Biden Administration Announces New APL Landmines Policy

A look at Biden’s new U.S. antipersonnel landmine policy, the progress it represents, and where it falls short.

On June 21, 2022, the Biden Administration announced a new policy on anti-personnel landmines (APL). The announcement comes after a comprehensive review that began in April 2021 and essentially reverses the Trump administrations January 2020 APL policy and reverts back to the policy established by the Obama administration in 2014. In its announcement, the Biden administration stated that it was “committing to limit the use of anti-personnel landmines (APL)” reflecting “the President’s belief that these weapons have disproportionate impact on civilians, including children, long after fighting has stopped, and that we need to curtail the use of APL worldwide.” While the policy is a welcome announcement, it is only the first step in aligning the United States with its partners, allies, and the vast majority of governments in the world on the use of these weapons.

The Biden APL policy undoes the damage caused by the Trump administration, which announced its own policy January 2020 that allowed the production and use of antipersonnel landmines for future conflicts. The approach represented a dangerous roll back decades of US practice and approach, isolated the United States and put American servicemembers and civilians around the globe at risk. 

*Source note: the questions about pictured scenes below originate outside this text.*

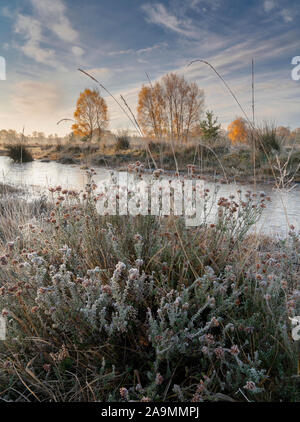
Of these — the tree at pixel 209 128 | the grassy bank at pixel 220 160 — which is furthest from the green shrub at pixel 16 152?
the tree at pixel 209 128

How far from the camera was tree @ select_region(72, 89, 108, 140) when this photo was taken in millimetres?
32219

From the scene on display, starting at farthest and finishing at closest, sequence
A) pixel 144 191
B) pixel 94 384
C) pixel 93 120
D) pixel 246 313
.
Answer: pixel 93 120
pixel 144 191
pixel 246 313
pixel 94 384

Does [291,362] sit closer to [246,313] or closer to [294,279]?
[246,313]

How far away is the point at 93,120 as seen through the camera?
106 ft

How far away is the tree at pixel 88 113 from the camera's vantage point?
32219mm

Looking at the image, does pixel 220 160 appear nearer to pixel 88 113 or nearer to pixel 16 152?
pixel 16 152

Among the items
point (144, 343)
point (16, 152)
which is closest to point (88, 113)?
point (16, 152)

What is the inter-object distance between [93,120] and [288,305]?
3359 cm

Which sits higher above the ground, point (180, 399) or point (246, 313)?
point (246, 313)

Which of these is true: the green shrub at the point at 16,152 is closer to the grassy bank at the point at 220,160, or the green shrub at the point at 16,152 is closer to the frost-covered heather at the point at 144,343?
the grassy bank at the point at 220,160

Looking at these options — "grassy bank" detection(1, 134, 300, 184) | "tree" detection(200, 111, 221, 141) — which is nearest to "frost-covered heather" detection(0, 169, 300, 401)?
"grassy bank" detection(1, 134, 300, 184)

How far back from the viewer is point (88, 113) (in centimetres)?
3300

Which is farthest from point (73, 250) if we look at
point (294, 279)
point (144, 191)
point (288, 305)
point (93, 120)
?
point (93, 120)
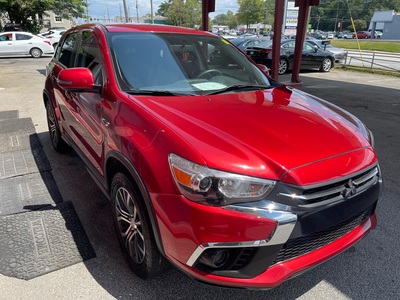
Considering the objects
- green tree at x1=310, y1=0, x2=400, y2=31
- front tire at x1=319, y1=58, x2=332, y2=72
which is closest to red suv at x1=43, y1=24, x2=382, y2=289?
front tire at x1=319, y1=58, x2=332, y2=72

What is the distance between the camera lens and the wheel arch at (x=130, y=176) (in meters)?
1.96

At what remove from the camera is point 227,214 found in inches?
67.6

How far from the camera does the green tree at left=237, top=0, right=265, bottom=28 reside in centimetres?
8031

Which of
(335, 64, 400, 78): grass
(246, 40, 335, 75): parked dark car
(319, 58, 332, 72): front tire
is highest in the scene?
(246, 40, 335, 75): parked dark car

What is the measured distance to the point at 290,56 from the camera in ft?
49.2

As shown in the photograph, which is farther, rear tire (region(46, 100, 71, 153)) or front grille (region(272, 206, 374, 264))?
rear tire (region(46, 100, 71, 153))

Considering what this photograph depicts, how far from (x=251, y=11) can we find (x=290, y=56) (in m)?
72.9

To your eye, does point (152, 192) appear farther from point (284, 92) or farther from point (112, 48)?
point (284, 92)

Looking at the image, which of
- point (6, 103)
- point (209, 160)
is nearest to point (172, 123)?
point (209, 160)

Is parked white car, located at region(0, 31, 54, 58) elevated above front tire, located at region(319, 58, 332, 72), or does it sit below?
above

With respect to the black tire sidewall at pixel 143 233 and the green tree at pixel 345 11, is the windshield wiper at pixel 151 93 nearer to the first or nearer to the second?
the black tire sidewall at pixel 143 233

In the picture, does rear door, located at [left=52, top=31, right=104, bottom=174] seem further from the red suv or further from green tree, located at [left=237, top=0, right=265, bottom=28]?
green tree, located at [left=237, top=0, right=265, bottom=28]

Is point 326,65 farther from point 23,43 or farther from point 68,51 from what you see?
point 23,43

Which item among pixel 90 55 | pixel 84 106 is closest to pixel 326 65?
pixel 90 55
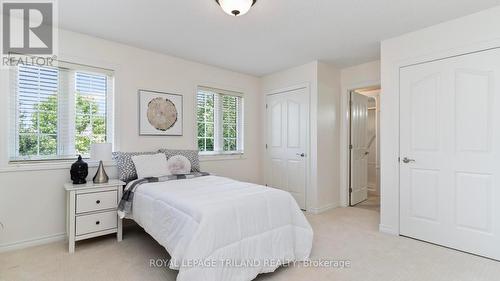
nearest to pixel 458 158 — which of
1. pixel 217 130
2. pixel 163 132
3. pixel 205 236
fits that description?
pixel 205 236

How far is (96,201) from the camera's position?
2545mm

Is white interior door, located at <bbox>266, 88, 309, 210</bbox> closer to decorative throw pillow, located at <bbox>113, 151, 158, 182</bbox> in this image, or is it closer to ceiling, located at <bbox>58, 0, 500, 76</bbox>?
ceiling, located at <bbox>58, 0, 500, 76</bbox>

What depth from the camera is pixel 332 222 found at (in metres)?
3.37

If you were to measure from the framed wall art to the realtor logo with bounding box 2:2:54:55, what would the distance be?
110cm

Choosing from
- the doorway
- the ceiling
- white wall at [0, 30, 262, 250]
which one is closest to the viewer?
the ceiling

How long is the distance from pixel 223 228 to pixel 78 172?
1.89 m

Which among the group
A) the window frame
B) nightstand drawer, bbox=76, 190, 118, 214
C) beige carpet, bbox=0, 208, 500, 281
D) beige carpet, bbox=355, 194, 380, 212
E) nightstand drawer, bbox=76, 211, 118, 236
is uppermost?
the window frame

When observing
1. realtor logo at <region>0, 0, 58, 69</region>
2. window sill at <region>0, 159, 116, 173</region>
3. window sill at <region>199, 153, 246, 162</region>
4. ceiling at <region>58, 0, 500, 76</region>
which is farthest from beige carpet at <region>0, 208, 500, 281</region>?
ceiling at <region>58, 0, 500, 76</region>

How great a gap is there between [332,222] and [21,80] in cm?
405

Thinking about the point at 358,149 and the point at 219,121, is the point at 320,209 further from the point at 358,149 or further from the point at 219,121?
the point at 219,121

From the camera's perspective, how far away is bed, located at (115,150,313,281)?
1667mm

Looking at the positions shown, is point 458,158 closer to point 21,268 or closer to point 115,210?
point 115,210

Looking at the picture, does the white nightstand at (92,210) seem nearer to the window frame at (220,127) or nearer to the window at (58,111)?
the window at (58,111)

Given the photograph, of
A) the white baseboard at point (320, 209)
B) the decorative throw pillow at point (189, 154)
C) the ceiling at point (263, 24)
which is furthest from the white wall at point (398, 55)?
the decorative throw pillow at point (189, 154)
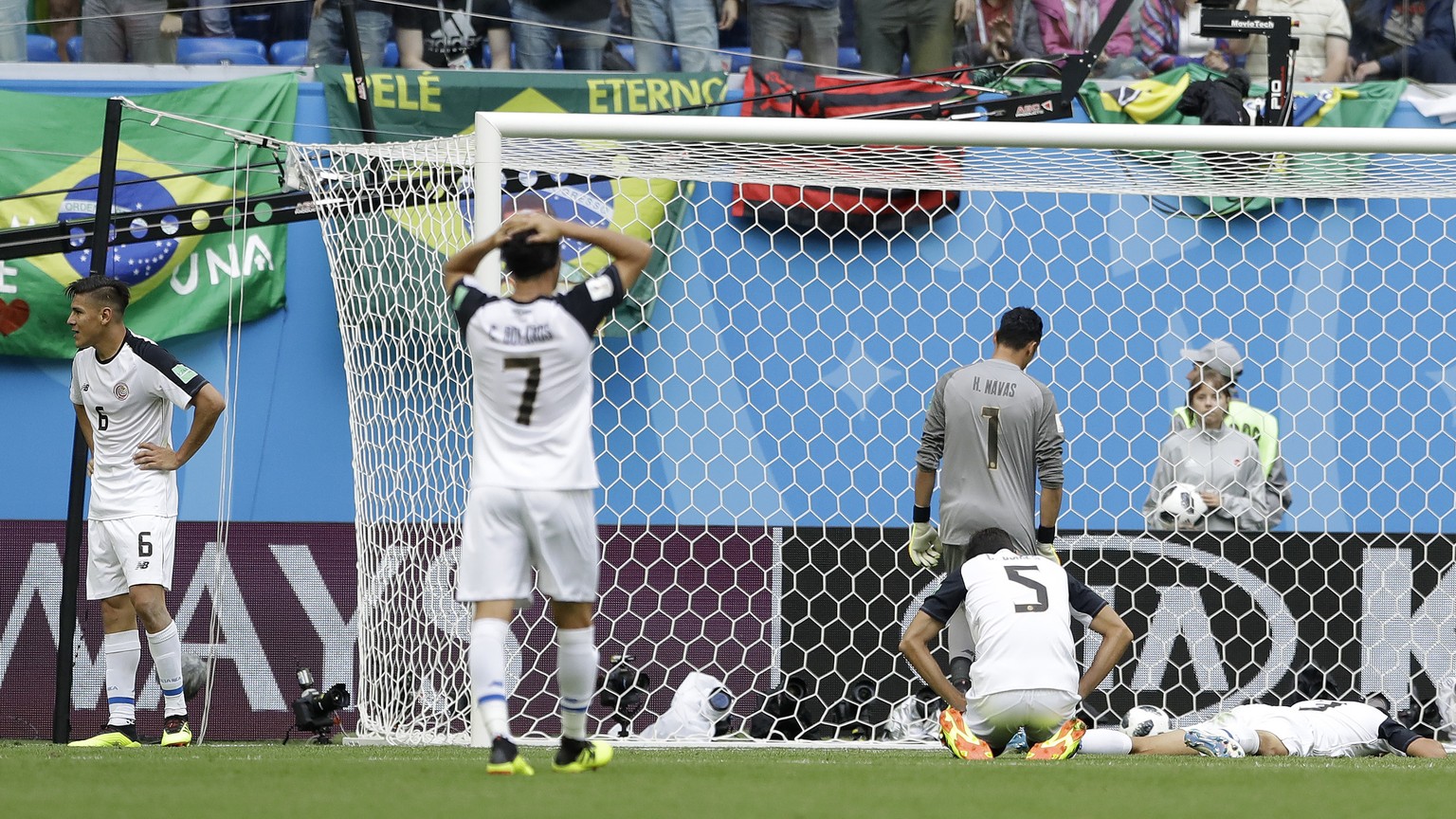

The Biden administration has re-adopted the key elements of the Obama administration’s 2014 policy, in which the United States announced that it would no longer produce, acquire, or replace antipersonnel mines and that the United States would no longer use antipersonnel landmines anywhere in the world except for the Korean Peninsula. It also pledged — outside of Korea — not to assist or otherwise encourage other countries to engage in activities prohibited by the Mine Ban Treaty and to destroy any landmine stocks not required for the defense of South Korea. The Obama administration also said it would work toward U.S. accession to the international Mine Ban Treaty. This was later codified in Presidential Policy Directive 37 (2016).

The January 2020 Trump policy, on the other hand, allowed the United States to develop, produce, and use “non-persistent” landmines (those that have self-destruct or self-deactivation mechanisms) in any area, not limited to the Korean peninsula, wherever combatant commanders deemed necessary. 

The Trump administration’s landmine policy was completely out of step with international norms and previous U.S. policy of the prior 20 years, shocking and frustrating close U.S. allies and partners while putting civilians at risk. Moreover, the growing stigma around their use has meant that the U.S. military has largely abstained from using landmines in military operations around the globe for nearly thirty years. The United States last deployed anti-personnel mines in Iraq and Kuwait in 1991. and since then, has not used landmines, with an exception made for the use of a single antipersonnel mine in Afghanistan in 2002.

While the Biden administration’s return to the 2014 policy is a welcome development, the United States still has a long way to go to be in step with the majority of the world’s governments. One hundred and sixty-four nations have ratified the 1997 Mine Ban Treaty, which prohibits the stockpiling, production, transfer and use of landmines in all circumstances as well as assistance with these prohibited acts.

It’s laudable that the United States is adopting a more appropriate and responsible landmine policy. The United States lost a lot of credibility during the Trump administration on this significant humanitarian issue and though there is still a lot of work to do, we are better placed today to get back to the serious work necessitated by these indiscriminate weapons.

And much work remains to be done. The Biden administration must provide a timeline for the destruction of the 3 million APL in the U.S. stockpile that it mentions in the policy. Further, the Biden administration must announce steps to bring the United States into alignment on cluster munitions with the goal of joining the Cluster Munition Convention and demonstrate the timeline and necessary steps to reach the ultimate goal of the joining the Mine Ban Treaty and removing the Korea exception.